President Bashir at the presidential palace in Khartoum, 5 March
Some 10,000 Sudanese rallied in support of their president

By Peter Martell
BBC News, Khartoum

Waving a stick in the air in front of a supportive crowd of thousands, Sudanese President Omar al-Bashir punched the air to roars of support.

He looked little like a man on his first full day as an international fugitive - following an arrest warrant on charges of war crimes and crimes against humanity.

The true criminals are the leaders of the United States and Europe... One day we will take them to justice
President Omar al-Bashir
Some 10,000 protesters crammed themselves into central Khartoum in support of the president, following the issuing on Wednesday of an arrest warrant from the International Criminal Court.

'Real criminals'

Instead Mr Bashir scoffed at the warrant, telling the mass rally in the packed downtown district of Khartoum that Western leaders were the real criminals.

Omar al-Bashir: "We will not succumb to colonialists"

"The true criminals are the leaders of the United States and Europe," he told the crowds to loud cheers.

He in turn accused the United States of genocide against the Native American Indians, as well as in Vietnam and in the atomic bombing of Hiroshima in 1945.

"One day we will take them to justice," he added.
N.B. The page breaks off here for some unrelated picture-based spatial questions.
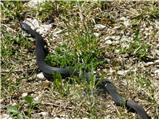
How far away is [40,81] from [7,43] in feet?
2.40

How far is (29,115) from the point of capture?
14.5ft

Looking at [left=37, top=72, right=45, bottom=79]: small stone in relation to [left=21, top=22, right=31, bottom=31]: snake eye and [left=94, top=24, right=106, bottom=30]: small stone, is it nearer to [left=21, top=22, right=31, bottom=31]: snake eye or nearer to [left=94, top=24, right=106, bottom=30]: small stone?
[left=21, top=22, right=31, bottom=31]: snake eye

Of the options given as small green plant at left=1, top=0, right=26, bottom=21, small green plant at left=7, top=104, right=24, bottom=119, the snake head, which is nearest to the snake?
Answer: the snake head

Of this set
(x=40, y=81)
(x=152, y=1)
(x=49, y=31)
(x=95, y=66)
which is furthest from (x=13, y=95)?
(x=152, y=1)

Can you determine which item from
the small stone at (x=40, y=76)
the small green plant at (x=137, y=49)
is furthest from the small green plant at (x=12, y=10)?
the small green plant at (x=137, y=49)

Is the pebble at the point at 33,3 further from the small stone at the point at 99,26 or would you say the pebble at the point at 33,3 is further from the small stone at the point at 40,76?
the small stone at the point at 40,76

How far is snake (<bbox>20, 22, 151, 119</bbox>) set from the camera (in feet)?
14.1

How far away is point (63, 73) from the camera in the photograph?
4.78 m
It was not clear if the president was joking, but the crowd loved it.

According to the United Nations, some 300,000 have died in Darfur since the conflict erupted in 2003 and more than two million have been displaced - figures strongly rejected by Khartoum.

Street party

At one point, the dancing 65-year-old even gave tongue-in-cheek thanks to the ICC prosecutor Luis Moreno-Ocampo - for bringing the Sudanese together on the streets.

We will show you what we are made of
Sudanese protester

The roads were clogged far out from the centre with busloads of protesters travelling to the demonstration, singing in support of Mr Bashir as they went.
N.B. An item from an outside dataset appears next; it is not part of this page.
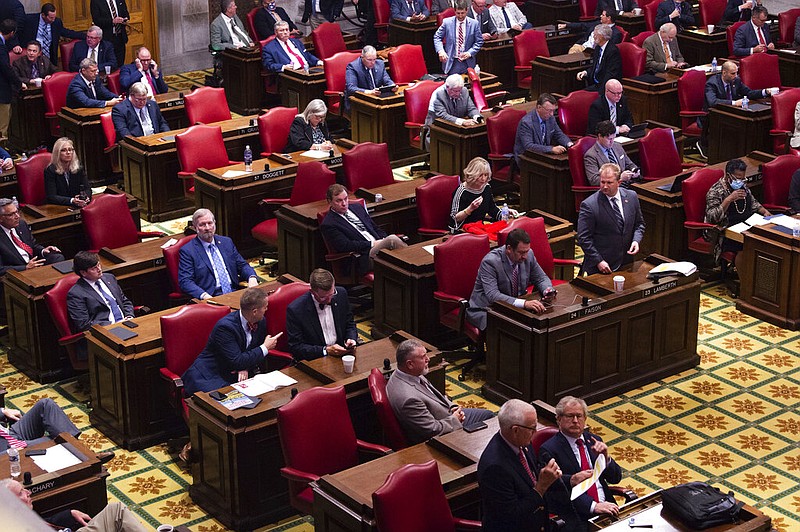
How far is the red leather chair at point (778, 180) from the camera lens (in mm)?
10031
Not all support Mr Bashir. There is little love lost for the leader in those areas affected by the long years of fighting with Khartoum, such as Darfur, the east or the south.

But here in the heart of government loyalists, there was almost a party atmosphere.
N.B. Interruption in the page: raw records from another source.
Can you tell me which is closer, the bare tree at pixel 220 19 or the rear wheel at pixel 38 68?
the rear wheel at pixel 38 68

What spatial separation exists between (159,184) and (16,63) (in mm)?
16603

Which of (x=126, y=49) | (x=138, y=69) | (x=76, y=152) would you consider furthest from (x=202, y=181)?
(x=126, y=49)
A group of women chanted "Down with Ocampo", while a column of school-children shouted, "Down, down America".

'Western spies'

But others grew angry when Mr Bashir accused Western nations of neo-colonialism, and directed their anger at the few foreigners in the crowd.

Sudanese women hold pictures of Sudanese President Omar al-Bashir during a speech delivered by al-Bashir at the entrance of the presidential palace in Khartoum, Sudan Thursday, March 5, 2009
Some Sudanese want foreigners out of the country

"We will fight anyone who thinks they can stop the president," said one demonstrator.

"We will show you - the Western nations - what we are made of," a colleague added.

Asked what they thought of the expulsion of 10 aid agencies accused by Khartoum of collaborating with the ICC, protesters seemed not to care.

"We don't need Western spies," one spat.

Amnesty International has warned that more than 2.2 million vulnerable Sudanese face the risk of starvation and disease if the expulsions continue.

But as the angry protesters closed in with a threatening manner, the message was clear: "All foreigners go, all of you, go now," they shouted.

Other Sudanese rushed to offer reassurance that foreigners were welcome, but had a similar attitude.

"We just need a Sudanese solution to a Sudanese issue," one elderly man explained more calmly.